◆ **Stated goal**
Extract each line from the records below that contains the word "farther". Matching is case-sensitive.

◆ **Records to use**
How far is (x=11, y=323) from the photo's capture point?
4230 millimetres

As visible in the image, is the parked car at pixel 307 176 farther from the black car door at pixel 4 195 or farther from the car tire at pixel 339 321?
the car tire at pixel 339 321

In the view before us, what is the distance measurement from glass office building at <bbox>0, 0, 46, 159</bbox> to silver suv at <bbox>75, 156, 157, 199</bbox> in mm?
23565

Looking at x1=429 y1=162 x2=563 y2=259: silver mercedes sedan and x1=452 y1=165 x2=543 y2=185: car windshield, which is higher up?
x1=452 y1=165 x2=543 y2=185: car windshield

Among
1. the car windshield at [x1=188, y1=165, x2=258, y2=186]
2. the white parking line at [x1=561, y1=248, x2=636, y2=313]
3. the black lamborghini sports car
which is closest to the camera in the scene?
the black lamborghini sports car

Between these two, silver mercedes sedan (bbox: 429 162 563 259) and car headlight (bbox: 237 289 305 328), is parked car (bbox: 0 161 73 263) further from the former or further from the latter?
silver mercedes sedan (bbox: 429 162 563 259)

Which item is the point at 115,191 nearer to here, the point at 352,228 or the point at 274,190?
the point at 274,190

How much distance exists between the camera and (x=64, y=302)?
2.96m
...
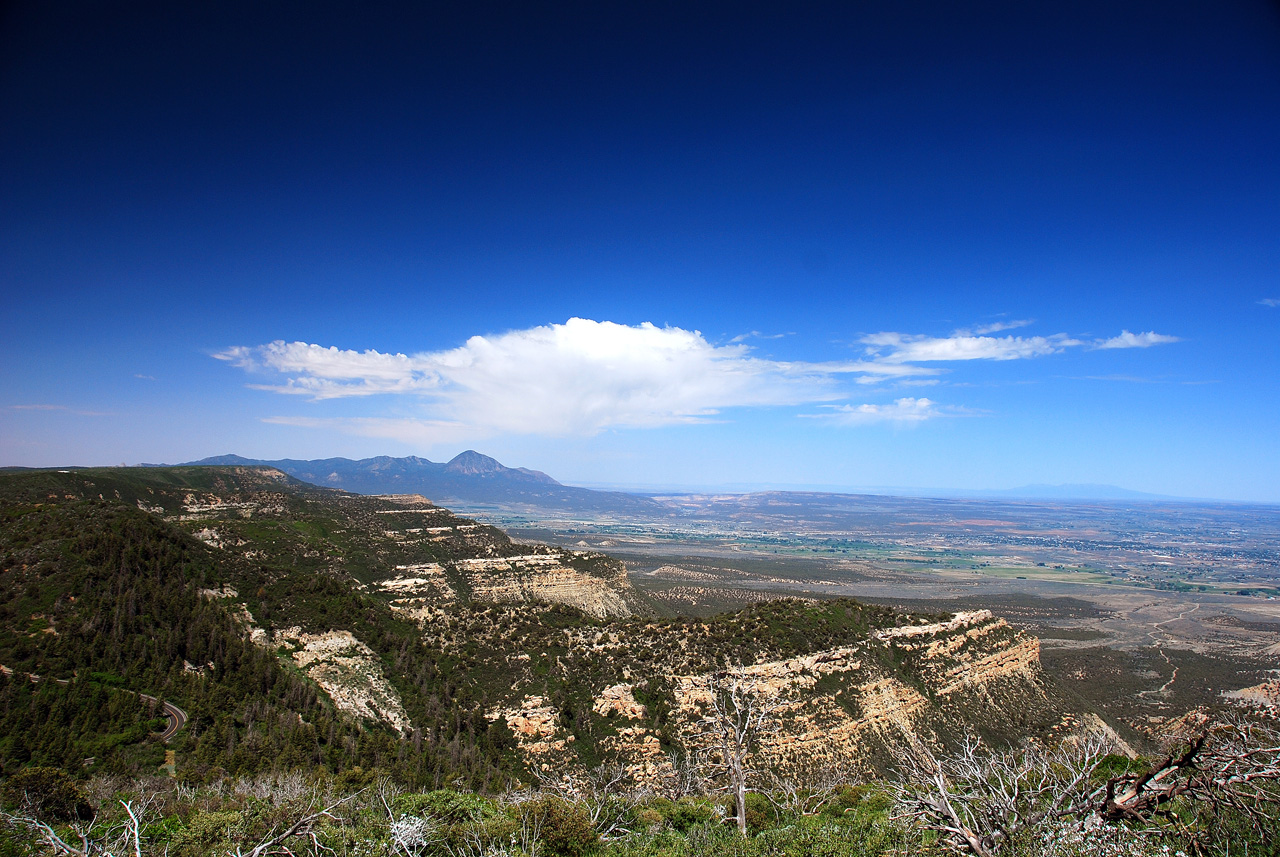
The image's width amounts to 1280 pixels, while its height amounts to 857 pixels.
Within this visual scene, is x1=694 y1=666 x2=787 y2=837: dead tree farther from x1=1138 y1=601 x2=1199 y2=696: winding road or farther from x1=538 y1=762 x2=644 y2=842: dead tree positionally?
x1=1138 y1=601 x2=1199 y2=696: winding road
==
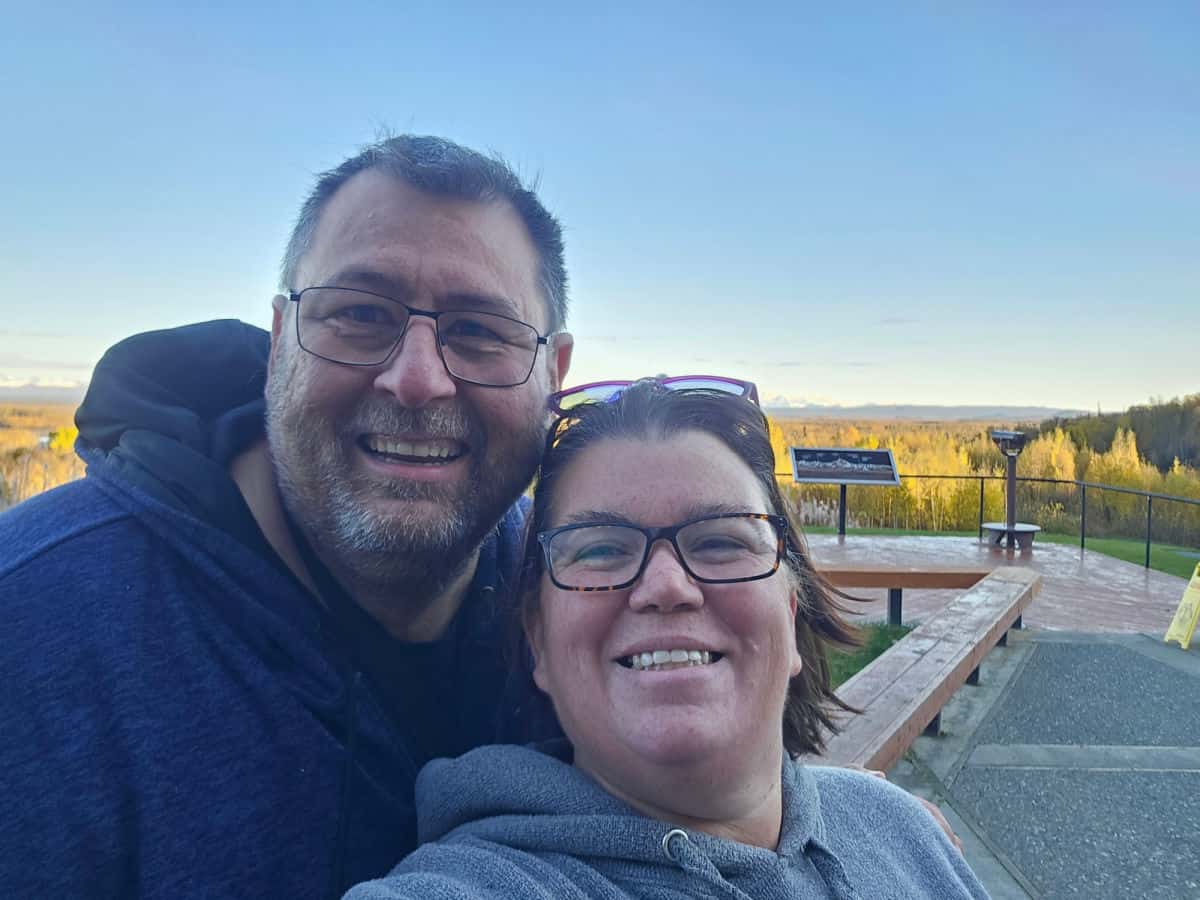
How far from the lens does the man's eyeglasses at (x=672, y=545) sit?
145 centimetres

◆ **Problem solution**
As visible in the image, is the parked car at pixel 307 176 farther from the black car door at pixel 4 195 or farther from the car tire at pixel 339 321?
Within this visual scene, is x1=694 y1=666 x2=787 y2=837: dead tree farther from x1=1138 y1=601 x2=1199 y2=696: winding road or farther from x1=538 y1=762 x2=644 y2=842: dead tree positionally?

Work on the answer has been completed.